Print version ISSN 0101-2800On-line version ISSN 2175-8239

J. Bras. Nefrol. vol.40 no.4 São Paulo Out./Dec. 2018  Epub Nov 14, 2018

http://dx.doi.org/10.1590/2175-8239-jbn-2018-0180 

Editorials

Parathyroidectomy in the treatment of BMD-DRC Brazil: many limitations, but still fundamental

1Universidade Federal de Minas Gerais, Faculdade de Medicina, Belo Horizonte, MG, Brasil.

2Centro de Nefrologia do Hospital Evangélico de Belo Horizonte, Belo Horizonte, MG, Brasil.

Secondary hyperparathyroidism (HPS) is a common and serious complication in the course of chronic kidney disease (CKD), with a direct impact on the morbidity and mortality of these patients.1 Despite advances in the clinical treatment of HPS with the use of vitamin D analogues and calcimimetics, treatment failure still occurs in a significant number of patients.1,2

In patients with persistently elevated parathormone (PTH) levels (> 800 pg/mL for > 6 months) associated with resistance to clinical treatment, a monoclonal proliferation with nodular hyperplasia is probably present with reduced expression of calcium and of vitamin D. In such cases, parathyroidectomy (PTx) should be considered, especially if it is associated with hypercalcemia, hyperphosphatemia or vascular or tissue calcification.3

PTx is required in 15% of patients after 10 years, and in 38% of patients after 20 years of hemodialysis. It is associated with a 15-57% improvement in the survival of patients on hemodialysis and improvement of hypercalcemia, hyperphosphatemia, tissue calcification, bone density and quality of life.3

This procedure is in decline in the world. American data show that between the 1990s and the early 2000s, PTx rates reached 10/1000 patient-year. Since then, there has been a progressive reduction in PTx rates, reaching a nadir of approximately 3.3 per 1000 patient-year on dialysis in 2004.4 Nevertheless, there was an increase in the mean PTH levels, probably reflecting the introduction of the use of calcimimetics and the uncertainty regarding ideal levels of PTH.3

PTx is a challenging procedure that requires great skill and experience from surgeons.

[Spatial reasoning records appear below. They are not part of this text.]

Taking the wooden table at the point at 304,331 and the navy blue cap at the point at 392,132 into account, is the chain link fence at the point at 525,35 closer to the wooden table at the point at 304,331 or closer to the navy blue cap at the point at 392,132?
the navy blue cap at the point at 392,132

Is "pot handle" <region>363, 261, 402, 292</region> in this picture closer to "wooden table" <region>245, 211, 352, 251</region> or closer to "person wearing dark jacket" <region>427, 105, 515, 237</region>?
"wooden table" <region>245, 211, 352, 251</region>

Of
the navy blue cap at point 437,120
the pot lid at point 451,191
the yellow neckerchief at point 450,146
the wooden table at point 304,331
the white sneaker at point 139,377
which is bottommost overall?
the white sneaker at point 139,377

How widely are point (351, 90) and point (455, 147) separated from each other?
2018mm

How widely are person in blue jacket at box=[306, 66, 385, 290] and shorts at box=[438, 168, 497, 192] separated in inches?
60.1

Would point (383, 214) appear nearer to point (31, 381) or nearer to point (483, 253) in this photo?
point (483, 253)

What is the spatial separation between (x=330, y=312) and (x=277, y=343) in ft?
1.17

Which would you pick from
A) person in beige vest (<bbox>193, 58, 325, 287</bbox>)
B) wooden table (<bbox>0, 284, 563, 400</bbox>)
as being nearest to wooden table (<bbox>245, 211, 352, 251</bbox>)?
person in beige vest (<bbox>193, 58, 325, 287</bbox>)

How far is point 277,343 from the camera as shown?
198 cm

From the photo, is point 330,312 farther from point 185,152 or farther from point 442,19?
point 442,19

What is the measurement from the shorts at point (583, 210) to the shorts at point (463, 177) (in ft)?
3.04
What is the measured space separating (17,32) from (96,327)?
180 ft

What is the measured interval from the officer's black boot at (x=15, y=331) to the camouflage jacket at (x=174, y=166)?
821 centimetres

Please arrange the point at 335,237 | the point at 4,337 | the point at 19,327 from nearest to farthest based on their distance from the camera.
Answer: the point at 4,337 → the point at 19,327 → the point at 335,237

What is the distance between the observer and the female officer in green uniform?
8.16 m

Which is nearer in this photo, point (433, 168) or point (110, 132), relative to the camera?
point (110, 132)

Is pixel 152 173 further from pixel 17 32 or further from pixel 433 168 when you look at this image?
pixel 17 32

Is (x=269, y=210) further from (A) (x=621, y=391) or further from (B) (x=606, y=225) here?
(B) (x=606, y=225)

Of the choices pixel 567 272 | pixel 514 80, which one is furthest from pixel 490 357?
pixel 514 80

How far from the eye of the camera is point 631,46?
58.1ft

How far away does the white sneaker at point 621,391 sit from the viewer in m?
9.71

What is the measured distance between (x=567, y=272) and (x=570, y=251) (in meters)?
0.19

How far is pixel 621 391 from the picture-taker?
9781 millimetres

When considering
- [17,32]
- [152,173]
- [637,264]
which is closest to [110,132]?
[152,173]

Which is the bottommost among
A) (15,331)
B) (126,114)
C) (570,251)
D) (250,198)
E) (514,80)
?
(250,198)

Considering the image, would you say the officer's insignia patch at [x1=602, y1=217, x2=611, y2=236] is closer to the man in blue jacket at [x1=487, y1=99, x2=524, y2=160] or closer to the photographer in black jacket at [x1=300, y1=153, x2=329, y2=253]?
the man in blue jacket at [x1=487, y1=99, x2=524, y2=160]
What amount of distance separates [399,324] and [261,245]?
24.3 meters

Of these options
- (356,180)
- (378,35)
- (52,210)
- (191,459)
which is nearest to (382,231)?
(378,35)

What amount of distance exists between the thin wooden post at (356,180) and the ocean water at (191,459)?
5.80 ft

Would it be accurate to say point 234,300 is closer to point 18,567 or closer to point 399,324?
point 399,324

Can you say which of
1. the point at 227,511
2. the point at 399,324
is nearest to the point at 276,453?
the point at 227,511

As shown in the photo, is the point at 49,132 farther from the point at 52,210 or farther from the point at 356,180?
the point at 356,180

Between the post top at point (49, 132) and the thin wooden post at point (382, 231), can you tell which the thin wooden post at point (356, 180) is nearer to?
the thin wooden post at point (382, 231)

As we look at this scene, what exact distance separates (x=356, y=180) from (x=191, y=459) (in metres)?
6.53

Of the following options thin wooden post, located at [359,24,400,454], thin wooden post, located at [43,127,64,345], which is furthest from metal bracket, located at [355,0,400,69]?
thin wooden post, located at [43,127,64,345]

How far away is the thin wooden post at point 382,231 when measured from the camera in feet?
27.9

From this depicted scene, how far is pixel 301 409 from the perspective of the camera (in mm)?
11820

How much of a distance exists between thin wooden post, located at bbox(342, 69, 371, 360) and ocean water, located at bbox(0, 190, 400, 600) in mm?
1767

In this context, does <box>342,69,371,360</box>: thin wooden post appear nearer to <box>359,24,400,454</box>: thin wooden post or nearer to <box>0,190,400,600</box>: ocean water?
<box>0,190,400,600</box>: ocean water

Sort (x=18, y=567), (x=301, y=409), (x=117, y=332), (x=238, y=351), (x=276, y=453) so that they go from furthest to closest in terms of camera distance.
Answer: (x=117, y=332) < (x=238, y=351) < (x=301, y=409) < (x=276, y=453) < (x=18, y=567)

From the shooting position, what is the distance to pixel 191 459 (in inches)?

Currently, there are adjuvant techniques performed intraoperatively, such as cryopreservation, neurophysiological monitoring, PTH dosing and imaging with sestamibi, which aims to improve surgical outcomes. However, these methods are still largely unavailable, especially in developing countries. The study by Neves et al., published in this issue, evaluates the results of five years of a reference center with a high number of procedures, without adjuvant techniques. They reported a low rate of complication and failure. An important fact described in the text is that a single surgeon, which undoubtedly reflects a unique experience with impact on good outcomes, even in the absence of adjuvant techniques, performed all procedures.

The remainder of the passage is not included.